Das Kap der Barbaren, Strand-Hopping und ein ruhiger Abend

Man kann nicht immer nur rumhängen”, beschloss unser Kölner Freund morgens, und bevor ich die Katzen als malerisches Gegenbeispiel anführen konnte, war der Ausflug zum Kap der Barbaren auch schon beschlossen. So etwas bedarf natürlich einiger Vorbereitung – oder sagen wir, einer gewissen Vorbereitung. Zumindest – ein bisschen Vorbereitung. Na, um ehrlich zu sein, ohne Wasser sollte man möglichst nicht losfahren.
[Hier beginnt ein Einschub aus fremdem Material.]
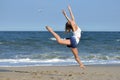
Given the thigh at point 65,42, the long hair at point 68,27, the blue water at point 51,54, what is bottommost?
the blue water at point 51,54

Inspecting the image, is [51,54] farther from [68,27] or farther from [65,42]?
[65,42]

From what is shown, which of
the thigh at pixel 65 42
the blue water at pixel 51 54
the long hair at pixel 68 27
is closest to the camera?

Mir fehlte zudem die sonnenschützende Kopfbedeckung. Es traf sich also gut, dass San Francisco auf dem Weg lag. Dort fand der Sufi zwar keine coole, rote Hose, aber ich nach einigem suchen doch eine Kappe, auf der noch nichtmal etwas draufstand. Wunderbar. Jetzt konnte es losgehen. Ich winkte dem knatternden, stinkenden Sufi und trat dann in die Pedale. 11km, also keine wirkliche Strecke, nur sollte es größtenteils bergauf gehen. Ganz so war es nicht. Es ging erstmals abwechselnd bergauf und wieder bergab, sodass mir der in Aussicht gestellte rollende Rückweg eher unwahrscheinlich schien.

Kaum zwei Kilometer später, ich war gerade richtig in den Tretrhythmus gekommen, pfiff der Sufi aus einem Lokal am Wegesrand. Es lag direkt gegenüber vom Supermarkt mit dem geheiminisvollen Wein (der Supermarkt hatte allerdings zu), hatte einen palmenblattgedeckten Garten und war vorwiegend von Einheimischen besucht. Nett. Da hätte man auch bleiben können, aber wir wurden ja erwartet.
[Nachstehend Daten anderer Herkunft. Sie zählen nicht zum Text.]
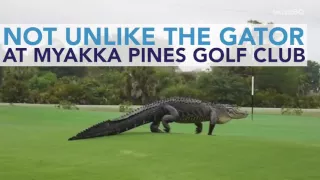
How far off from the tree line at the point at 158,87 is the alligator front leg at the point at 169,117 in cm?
1788

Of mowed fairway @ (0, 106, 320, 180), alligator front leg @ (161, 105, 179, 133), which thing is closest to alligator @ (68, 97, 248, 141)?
alligator front leg @ (161, 105, 179, 133)

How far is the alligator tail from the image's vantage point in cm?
766

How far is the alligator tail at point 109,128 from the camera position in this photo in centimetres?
766

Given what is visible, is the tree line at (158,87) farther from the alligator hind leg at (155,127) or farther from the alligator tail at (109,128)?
the alligator tail at (109,128)

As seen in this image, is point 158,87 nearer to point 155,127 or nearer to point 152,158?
point 155,127

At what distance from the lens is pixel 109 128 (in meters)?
7.94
Also weiter auf der Straße. Langsam wurde der Verkehr weniger und das Radeln um so netter. Langsam ging es auch mehr bergauf als bergab. Mit zwei Zwischenstopps (1x Sonnecreme nachlegen, einmal Wasser tanken) kam ich irgendwann oben an, nur um festzustellen, dass es da nochmal bergab – und dann natürlich nochmals bergauf ging. Aber immerhin, von da aus war der Leuchtturm schon in Sicht.

Im Schatten lungerten ein paar seltsame Typen herum.
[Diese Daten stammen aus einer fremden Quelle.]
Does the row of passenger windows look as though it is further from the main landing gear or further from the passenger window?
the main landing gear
Ich überlegte kurz, beschloss aber dann, sie doch noch zu kennen. Wir rasteten kurz und zogen dann los, um die berühmte Höhle zu besichtigen. Die sah von oben aus wie ein Loch im Boden, war innen dunkel und eng genug, um sich kräftig den Kopf zu stoßen, und öffnete sich dann weit Richtung Meer. Ideal, um hinaus- und hineinzufotografieren. Andere (spanische und italienische) Besucher schlichteten kleine Steinchen zu Pyramiden auf – ob das wohl Glück bringt? Fruchtbarkeit? Oder…?

Gerade hatte ich noch gedacht, wie nett es wäre, hier ein Fest bis in den sicherlich fulminanten Sonnenuntergang hinein zu feiern, da kamen schon die ersten Gäste. Mit Wein, Wasser und Brotkorb beladen, fröhlich italienisch zwitschernd und beneidenswert jung.

Wir alten Knacker waren nicht eingeladen und trollten uns.

Wir spazierten in die andere Richtung, westlich. Dort ein Steinbau mit Gitarren und Fahrrädern dran. Im Schatten ließ sich gut jausnen. Andrea hatte an Schinkensandwiches für uns alle gedacht, und spanischer Schinken bei Meeresrauschen und leichtem Wind war die beste Mahlzeit langem. Ich begann, ernsthaft über’s Auswandern nachzudenken. Kleine Eidechsen besuchten uns und kriegten ihren Anteil ab.

Nach der Stärkung wanderten wir noch die Klippen entlang. Alle waren sich einig, dass man in jüngeren Jahren selbst auch locker bis zum Meer hinuntergeklettert wäre. Ich wär da sicher nie hinuntergeklettert… (ein Boot tut’s auch!)